William Louis-Dreyfus was born in Paris in 1932 to a famously wealthy family. He attended Duke University and Duke Law School, practiced law for a while in New York, and entered the Louis Dreyfus firm in 1965. He started collecting art in his adolescence in Paris, often skipping classes in the lycée to browse in art galleries. This browsing turned into a life-long passion for art. His collection, at his death, includes works by Giacometti, Jean Dubuffet, and Helen Frankenthaler, as well as works by lesser known but powerful artists like Raymond Mason and Stanley Lewis, and “outsider” artists like Bill Traylor. William was a true collector, not an investor in art: he had a fine eye, chose everything for himself and out of love, stubbornly followed his own way and trusted his vision, and personally sought out the living artists whose work he admired.

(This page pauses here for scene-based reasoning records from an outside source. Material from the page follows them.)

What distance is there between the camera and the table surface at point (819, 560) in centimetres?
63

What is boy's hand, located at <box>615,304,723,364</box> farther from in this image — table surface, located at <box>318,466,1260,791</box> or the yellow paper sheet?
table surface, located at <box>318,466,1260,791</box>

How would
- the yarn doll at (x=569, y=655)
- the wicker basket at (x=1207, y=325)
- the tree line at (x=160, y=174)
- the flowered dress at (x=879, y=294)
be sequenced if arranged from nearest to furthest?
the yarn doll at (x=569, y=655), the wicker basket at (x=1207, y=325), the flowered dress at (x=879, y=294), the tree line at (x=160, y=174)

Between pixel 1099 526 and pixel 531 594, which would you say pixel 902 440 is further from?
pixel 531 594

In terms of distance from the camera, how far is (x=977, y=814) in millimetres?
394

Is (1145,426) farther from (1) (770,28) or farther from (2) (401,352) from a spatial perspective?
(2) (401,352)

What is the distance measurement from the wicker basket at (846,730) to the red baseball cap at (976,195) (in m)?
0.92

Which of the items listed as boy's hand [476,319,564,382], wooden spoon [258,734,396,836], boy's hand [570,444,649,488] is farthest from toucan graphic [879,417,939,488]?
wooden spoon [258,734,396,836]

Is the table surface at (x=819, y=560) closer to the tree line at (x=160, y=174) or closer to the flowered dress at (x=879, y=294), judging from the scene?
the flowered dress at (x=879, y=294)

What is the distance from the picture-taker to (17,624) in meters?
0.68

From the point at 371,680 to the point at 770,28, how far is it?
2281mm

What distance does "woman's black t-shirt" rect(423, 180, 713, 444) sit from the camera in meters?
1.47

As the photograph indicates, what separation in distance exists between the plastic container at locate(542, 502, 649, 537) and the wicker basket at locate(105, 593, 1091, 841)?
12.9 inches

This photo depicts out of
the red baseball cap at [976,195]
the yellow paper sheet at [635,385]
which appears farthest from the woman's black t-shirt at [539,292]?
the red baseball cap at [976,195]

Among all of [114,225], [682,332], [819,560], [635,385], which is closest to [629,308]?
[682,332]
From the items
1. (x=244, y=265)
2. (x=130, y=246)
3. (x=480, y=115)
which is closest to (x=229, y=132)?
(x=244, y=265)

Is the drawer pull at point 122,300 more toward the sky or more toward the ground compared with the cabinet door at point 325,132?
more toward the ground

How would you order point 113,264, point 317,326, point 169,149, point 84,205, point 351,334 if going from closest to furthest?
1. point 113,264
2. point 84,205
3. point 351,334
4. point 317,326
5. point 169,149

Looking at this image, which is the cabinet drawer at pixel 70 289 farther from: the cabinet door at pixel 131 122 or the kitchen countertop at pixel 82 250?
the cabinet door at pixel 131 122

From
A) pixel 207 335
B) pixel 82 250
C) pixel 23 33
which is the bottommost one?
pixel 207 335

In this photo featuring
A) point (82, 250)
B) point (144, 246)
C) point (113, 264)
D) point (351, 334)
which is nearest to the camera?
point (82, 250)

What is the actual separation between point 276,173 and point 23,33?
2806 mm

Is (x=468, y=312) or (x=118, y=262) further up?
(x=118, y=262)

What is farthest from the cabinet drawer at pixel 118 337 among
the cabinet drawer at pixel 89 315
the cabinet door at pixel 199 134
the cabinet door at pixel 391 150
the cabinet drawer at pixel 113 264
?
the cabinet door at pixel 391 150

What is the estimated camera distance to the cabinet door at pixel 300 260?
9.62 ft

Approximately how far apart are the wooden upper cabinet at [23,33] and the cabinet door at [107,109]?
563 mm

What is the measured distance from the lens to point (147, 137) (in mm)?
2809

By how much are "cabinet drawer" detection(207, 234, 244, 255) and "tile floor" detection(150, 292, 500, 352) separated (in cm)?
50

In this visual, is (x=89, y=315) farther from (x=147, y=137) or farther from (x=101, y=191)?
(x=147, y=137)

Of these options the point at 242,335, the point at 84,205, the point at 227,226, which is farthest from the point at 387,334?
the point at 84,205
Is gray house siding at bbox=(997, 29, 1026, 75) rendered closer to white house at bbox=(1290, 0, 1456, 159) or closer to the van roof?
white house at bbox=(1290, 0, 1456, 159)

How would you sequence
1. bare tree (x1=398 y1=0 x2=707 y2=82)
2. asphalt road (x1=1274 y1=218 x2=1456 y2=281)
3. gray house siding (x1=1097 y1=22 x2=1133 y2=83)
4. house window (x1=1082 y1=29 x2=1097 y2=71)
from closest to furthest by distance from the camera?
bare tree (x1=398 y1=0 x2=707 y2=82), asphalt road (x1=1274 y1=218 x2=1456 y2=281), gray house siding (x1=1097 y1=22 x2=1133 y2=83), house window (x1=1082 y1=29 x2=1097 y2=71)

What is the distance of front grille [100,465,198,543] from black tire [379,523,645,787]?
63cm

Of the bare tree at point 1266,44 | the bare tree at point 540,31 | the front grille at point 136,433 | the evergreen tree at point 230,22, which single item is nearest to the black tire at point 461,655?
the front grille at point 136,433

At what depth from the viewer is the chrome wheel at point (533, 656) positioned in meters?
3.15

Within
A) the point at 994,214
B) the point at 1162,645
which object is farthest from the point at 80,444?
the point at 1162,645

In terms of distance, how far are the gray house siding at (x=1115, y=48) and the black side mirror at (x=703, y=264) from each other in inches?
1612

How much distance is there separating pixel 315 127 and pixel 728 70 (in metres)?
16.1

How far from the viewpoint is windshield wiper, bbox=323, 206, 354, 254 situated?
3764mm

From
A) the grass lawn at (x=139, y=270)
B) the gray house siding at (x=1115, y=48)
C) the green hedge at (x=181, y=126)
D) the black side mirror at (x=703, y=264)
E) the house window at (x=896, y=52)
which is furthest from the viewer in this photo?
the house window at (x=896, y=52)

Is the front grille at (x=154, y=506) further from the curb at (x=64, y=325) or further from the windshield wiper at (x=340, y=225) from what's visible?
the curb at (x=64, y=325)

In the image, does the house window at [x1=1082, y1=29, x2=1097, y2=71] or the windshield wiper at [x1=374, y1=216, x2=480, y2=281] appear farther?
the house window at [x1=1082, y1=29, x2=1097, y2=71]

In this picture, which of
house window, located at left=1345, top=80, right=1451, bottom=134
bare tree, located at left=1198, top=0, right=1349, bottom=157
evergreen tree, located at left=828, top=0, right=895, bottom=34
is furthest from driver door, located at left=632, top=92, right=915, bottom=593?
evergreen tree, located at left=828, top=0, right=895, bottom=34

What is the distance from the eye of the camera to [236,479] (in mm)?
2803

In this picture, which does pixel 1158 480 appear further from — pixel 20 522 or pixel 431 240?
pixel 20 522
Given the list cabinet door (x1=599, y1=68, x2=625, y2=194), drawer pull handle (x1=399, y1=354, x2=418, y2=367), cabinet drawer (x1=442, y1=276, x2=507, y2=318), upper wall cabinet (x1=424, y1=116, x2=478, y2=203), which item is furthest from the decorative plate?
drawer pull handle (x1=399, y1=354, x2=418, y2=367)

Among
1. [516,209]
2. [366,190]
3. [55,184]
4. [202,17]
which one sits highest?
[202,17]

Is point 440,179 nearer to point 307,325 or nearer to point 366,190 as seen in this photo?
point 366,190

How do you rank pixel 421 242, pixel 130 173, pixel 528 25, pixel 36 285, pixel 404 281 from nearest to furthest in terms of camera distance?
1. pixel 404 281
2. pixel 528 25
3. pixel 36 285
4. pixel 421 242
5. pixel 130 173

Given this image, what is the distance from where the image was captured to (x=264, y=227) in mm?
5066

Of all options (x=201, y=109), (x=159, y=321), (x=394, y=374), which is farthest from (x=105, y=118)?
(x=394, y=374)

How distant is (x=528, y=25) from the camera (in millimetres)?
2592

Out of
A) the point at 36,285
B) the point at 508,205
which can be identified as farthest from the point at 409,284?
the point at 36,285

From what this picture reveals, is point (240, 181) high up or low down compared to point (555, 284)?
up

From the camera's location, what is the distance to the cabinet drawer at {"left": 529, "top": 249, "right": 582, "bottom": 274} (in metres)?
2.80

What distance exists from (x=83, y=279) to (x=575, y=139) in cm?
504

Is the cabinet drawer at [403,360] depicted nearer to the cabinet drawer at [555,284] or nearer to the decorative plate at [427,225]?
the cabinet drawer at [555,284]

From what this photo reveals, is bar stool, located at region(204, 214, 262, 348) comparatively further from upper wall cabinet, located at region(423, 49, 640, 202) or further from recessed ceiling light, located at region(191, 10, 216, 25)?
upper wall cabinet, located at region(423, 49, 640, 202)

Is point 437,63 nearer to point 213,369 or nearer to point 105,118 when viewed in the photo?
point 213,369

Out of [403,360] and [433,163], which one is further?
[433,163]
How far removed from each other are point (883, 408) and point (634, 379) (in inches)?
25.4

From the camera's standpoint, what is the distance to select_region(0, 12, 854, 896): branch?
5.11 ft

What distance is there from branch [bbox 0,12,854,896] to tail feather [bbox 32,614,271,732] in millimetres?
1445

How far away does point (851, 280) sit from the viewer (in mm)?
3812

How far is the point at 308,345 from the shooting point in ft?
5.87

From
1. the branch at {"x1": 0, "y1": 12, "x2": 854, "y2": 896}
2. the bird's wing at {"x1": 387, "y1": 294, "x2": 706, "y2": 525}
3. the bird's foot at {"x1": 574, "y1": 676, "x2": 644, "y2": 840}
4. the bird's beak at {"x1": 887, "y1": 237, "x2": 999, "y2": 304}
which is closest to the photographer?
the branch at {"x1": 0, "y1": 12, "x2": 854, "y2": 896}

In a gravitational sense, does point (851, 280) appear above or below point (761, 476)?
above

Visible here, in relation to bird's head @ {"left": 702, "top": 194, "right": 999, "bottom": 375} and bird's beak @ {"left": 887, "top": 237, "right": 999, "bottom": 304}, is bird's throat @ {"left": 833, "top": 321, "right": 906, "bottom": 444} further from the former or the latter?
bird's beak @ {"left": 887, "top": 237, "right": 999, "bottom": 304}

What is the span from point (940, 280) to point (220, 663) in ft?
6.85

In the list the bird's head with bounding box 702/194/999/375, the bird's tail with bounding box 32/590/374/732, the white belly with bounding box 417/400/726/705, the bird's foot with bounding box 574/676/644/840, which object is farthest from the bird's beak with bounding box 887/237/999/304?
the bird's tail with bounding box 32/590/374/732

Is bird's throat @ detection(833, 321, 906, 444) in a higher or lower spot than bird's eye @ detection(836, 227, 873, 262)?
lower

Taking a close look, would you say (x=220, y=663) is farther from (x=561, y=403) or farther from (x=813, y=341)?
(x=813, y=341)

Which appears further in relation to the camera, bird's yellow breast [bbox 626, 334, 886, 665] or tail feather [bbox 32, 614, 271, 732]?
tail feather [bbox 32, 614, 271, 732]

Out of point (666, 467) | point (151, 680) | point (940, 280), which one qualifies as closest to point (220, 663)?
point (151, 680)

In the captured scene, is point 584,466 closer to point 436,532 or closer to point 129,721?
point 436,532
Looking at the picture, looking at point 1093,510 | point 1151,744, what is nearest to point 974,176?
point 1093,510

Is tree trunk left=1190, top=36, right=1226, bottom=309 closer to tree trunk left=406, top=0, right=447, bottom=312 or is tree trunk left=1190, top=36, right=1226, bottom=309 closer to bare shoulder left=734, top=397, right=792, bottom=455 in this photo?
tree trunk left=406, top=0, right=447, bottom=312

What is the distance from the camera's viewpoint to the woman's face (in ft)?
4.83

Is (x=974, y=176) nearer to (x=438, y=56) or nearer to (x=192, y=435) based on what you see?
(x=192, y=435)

William’s approach to philanthropy was similarly personal and passionate. He supported social services in his town just outside Manhattan, provided scholarships for minority students, and funded voter registration drives. He was incensed at the treatment of African Americans in this country, and in 2015 he donated the proceeds of his art collection (valued at somewhere between $10 and $50 million) to Geoffrey Canada’s Harlem Children’s Zone educational initiative. In 2012, outraged at the moves to limit and suppress voting in this country, he published a full page ad in the New York Times calling on the wealthy to donate money to restore democracy: “A Call to Arms to the Wealthy to Protect the Right to Vote.” He donated $1 million to that cause.

And William was a serious poet and lover of poetry. He was Chairman of the Board of the Poetry Society of America from 1998 to 2008. His own poems, much influenced by his beloved Robert Frost, were published in The Hudson Review, The New Criterion, and elsewhere. He left a completed manuscript of poems, Letters Written and Not Sent, which will no doubt find a publisher.

We mourn a friend and benefactor, a man for whom money was an instrument of the moral imagination. As John Berryman wrote in his Dream Song elegy for Robert Frost, “For a while here we possessed/ an unusual man.”